Dive Brief:
- SQRL Holdings has laid off more than 100 full- and part-time employees since the beginning of January, founder and CEO Blake Smith said in an interview on Thursday.
- The layoffs come as SQRL transitions its business to an operator model, meaning that its store managers now have a “vested interest” in the locations they run, Smith said. This also means those managers control their stores’ staff and payroll “like a franchisee,” which is the foremost reason for the layoffs, Smith noted.
- Although Smith declined to provide the specific number of employees impacted by layoffs, he confirmed that SQRL’s recent transition has resulted in the termination of most of the company’s full-time, store-level employees.
Dive Insight:
About a week ago, two former SQRL employees who were part of the layoffs separately said that the staff reductions included 30 to 40 individuals. In recent days, two different former employees individually said that the layoffs have so far included at least 200 team members, with most of the terminations having taken place on Jan. 26.

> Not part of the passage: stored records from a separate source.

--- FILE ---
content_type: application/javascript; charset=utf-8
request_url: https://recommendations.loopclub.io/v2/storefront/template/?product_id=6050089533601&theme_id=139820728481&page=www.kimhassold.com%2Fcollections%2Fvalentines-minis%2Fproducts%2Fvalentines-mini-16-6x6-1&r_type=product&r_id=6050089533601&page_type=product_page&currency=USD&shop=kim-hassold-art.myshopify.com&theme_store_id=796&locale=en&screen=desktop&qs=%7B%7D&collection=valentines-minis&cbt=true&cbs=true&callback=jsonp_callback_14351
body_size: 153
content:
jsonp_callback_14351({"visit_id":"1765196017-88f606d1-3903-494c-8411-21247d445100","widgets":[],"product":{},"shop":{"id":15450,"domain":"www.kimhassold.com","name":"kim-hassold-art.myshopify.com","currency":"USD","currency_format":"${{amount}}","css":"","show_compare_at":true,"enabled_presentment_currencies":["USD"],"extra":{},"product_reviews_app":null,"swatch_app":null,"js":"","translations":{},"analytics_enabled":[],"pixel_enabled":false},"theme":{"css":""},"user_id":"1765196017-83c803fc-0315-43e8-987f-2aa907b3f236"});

While Smith noted that the layoffs are ongoing, he also said that SQRL has “done the bulk” of the staff reductions. As more stores get up and running with the new operating model, he expects a hiring spree to come.

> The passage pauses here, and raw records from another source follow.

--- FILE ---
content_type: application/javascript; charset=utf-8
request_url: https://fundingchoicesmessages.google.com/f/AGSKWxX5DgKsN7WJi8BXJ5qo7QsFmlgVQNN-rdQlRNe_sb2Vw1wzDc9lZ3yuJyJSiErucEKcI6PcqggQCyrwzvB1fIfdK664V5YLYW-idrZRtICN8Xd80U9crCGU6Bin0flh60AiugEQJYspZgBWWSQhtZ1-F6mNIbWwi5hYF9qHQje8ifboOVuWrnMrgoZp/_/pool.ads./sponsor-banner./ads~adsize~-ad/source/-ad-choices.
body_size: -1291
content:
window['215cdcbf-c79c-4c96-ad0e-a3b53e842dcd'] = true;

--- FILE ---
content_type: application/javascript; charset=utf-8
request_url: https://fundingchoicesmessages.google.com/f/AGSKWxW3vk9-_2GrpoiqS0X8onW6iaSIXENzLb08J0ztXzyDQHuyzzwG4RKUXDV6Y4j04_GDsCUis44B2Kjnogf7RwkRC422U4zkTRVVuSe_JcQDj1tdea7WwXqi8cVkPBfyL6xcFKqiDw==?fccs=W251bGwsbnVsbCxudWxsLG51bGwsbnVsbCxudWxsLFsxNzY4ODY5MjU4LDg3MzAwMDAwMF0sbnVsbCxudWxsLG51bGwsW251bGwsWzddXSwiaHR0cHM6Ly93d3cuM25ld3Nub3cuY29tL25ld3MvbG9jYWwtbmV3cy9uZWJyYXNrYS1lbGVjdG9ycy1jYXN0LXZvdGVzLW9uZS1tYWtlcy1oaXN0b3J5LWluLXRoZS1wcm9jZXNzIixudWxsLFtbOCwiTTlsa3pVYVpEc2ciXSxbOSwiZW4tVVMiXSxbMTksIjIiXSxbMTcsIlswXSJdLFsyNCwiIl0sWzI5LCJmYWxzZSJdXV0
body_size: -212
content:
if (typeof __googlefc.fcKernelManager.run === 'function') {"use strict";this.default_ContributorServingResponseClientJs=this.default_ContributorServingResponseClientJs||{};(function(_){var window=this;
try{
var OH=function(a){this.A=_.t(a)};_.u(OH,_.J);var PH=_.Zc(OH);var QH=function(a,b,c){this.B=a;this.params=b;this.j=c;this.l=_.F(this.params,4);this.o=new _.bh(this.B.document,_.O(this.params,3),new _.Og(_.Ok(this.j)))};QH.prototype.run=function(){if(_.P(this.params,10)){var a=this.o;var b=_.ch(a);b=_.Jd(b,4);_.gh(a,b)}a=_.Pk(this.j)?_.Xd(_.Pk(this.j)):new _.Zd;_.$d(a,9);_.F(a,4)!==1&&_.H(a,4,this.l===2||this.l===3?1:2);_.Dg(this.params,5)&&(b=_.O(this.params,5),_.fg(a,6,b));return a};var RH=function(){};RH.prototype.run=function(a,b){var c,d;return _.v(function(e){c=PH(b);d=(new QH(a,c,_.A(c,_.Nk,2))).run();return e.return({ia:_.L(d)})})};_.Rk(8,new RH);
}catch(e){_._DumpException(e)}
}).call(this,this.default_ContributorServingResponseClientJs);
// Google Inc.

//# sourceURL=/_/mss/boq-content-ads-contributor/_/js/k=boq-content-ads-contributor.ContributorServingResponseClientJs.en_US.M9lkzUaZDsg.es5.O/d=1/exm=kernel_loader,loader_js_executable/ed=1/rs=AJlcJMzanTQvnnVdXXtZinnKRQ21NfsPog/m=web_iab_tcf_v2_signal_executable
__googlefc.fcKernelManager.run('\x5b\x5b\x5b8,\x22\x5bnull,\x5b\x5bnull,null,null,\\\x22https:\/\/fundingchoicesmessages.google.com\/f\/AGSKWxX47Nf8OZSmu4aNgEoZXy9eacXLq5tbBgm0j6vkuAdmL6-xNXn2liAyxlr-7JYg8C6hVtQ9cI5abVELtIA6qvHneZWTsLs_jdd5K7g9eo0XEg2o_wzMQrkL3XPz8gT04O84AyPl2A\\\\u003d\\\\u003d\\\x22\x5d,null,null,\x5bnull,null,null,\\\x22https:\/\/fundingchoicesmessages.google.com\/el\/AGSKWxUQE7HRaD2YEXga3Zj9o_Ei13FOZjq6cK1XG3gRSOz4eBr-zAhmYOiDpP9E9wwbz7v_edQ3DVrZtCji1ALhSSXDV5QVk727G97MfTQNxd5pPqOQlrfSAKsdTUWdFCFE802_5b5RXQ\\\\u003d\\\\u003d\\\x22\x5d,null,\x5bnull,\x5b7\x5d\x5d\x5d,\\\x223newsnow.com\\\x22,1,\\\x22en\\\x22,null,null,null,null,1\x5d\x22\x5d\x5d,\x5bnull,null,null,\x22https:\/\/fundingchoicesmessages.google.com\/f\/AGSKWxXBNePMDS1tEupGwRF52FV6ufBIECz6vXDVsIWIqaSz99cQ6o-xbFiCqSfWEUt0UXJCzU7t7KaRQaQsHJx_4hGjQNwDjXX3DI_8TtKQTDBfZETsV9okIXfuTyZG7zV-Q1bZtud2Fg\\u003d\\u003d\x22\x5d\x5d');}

“I'm not the kind of person that likes to do that,” Smith said of the layoffs. “It's a necessity for the business and the ultimate vision and where we want to go going forward.”
SQRL’s transition to its new operator model comes just a few months after the company acquired 210 convenience stores from Blue Owl Capital, which had previously leased those locations to bankrupt retailer Mountain Express Oil. Several of the impacted SQRL team members formerly worked for Mountain Express and were let go during that company’s liquidation process last August.
Smith said that SQRL’s new business model was his goal for SQRL all along, but the company did not have the infrastructure to implement it until recently. It instead ran company-operated c-stores.
Making the Blue Owl deal opened up the resources for SQRL to take on the new model, Smith said.
“This model puts it in place where the person who's running the store is in a basic ownership position,” Smith said. “We beta tested this — those people take care of the store better, they take care of their customers better, they take care of their employees better, they treat it like an owner instead of just a job.”
SQRL currently has “several” locations that are already operating under the new business model, Smith said. Within three months, he expects all 400-plus locations in SQRL’s network to operate under the new structure.
Chick-fil-A is a well-known company that uses this same operating model, and its success inspired SQRL to use it, Smith said.
Little Rock, Arkansas-based SQRL Holdings operates more than 400 convenience stores across 20 states.